[Stored records]

+ + + +

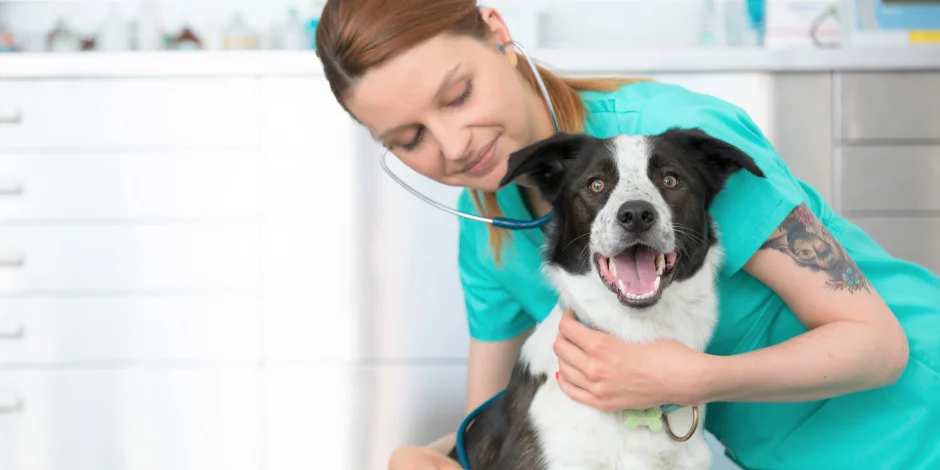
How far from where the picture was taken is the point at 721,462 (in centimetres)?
232

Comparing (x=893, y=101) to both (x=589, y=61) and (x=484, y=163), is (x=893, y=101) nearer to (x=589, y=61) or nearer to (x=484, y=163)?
(x=589, y=61)

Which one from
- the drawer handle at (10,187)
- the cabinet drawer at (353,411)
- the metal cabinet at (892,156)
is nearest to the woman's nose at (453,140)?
the cabinet drawer at (353,411)

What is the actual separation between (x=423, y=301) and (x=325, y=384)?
391mm

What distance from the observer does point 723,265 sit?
1196mm

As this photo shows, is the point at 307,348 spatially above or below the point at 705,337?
below

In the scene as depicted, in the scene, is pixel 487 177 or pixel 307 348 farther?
pixel 307 348

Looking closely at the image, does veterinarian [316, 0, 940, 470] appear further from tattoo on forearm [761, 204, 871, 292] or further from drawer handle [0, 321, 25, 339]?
drawer handle [0, 321, 25, 339]

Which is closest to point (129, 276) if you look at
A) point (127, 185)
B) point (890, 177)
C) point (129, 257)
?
point (129, 257)

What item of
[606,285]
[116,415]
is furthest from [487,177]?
[116,415]

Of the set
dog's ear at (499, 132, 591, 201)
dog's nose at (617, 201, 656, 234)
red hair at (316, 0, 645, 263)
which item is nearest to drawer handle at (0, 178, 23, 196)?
red hair at (316, 0, 645, 263)

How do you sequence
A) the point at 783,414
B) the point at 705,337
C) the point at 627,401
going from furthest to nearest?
1. the point at 783,414
2. the point at 705,337
3. the point at 627,401

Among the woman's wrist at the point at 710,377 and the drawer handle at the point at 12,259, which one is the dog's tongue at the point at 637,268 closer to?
the woman's wrist at the point at 710,377

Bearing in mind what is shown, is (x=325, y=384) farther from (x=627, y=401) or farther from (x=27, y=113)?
(x=627, y=401)

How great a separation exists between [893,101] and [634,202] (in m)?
1.81
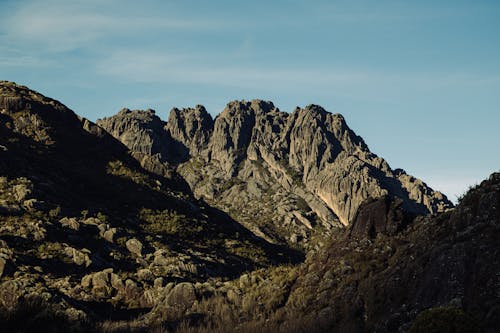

+ + + +

What the exercise asks:
Give the lines above as a numbered list, omitting blank lines and the pictures.

Written response:
1. How far from where the picture was taken is the point at 721,462 (in centimetres)?
2. 232
3. Comparing (x=893, y=101) to both (x=589, y=61) and (x=484, y=163), is (x=893, y=101) nearer to (x=589, y=61) or nearer to (x=484, y=163)?
4. (x=589, y=61)
5. Which one from
6. - the drawer handle at (10,187)
7. - the cabinet drawer at (353,411)
8. - the metal cabinet at (892,156)
9. is nearest to the woman's nose at (453,140)?
10. the cabinet drawer at (353,411)
11. What is the actual separation between (x=423, y=301) and (x=325, y=384)?
12. 391mm
13. What distance from the observer does point 723,265 sit?
14. 1196mm
15. As this photo shows, is the point at 307,348 spatially above or below the point at 705,337?
16. below
17. In the scene as depicted, in the scene, is pixel 487 177 or pixel 307 348 farther?
18. pixel 307 348
19. Looking closely at the image, does veterinarian [316, 0, 940, 470] appear further from tattoo on forearm [761, 204, 871, 292] or further from drawer handle [0, 321, 25, 339]?
20. drawer handle [0, 321, 25, 339]
21. Which is closest to point (129, 276) if you look at
22. A) point (127, 185)
23. B) point (890, 177)
24. C) point (129, 257)
25. ?
26. point (129, 257)
27. What item of
28. [606,285]
29. [116,415]
30. is furthest from [487,177]?
31. [116,415]
32. Of the set
33. dog's ear at (499, 132, 591, 201)
34. dog's nose at (617, 201, 656, 234)
35. red hair at (316, 0, 645, 263)
36. which item is nearest to drawer handle at (0, 178, 23, 196)?
37. red hair at (316, 0, 645, 263)
38. How do you sequence
39. A) the point at 783,414
40. B) the point at 705,337
41. C) the point at 627,401
42. going from furthest to nearest?
43. 1. the point at 783,414
44. 2. the point at 705,337
45. 3. the point at 627,401
46. Among the woman's wrist at the point at 710,377 and the drawer handle at the point at 12,259, which one is the dog's tongue at the point at 637,268 closer to?
47. the woman's wrist at the point at 710,377
48. Bearing in mind what is shown, is (x=325, y=384) farther from (x=627, y=401) or farther from (x=27, y=113)?
49. (x=627, y=401)
50. How great a separation exists between [893,101] and [634,202] (in m)?
51. 1.81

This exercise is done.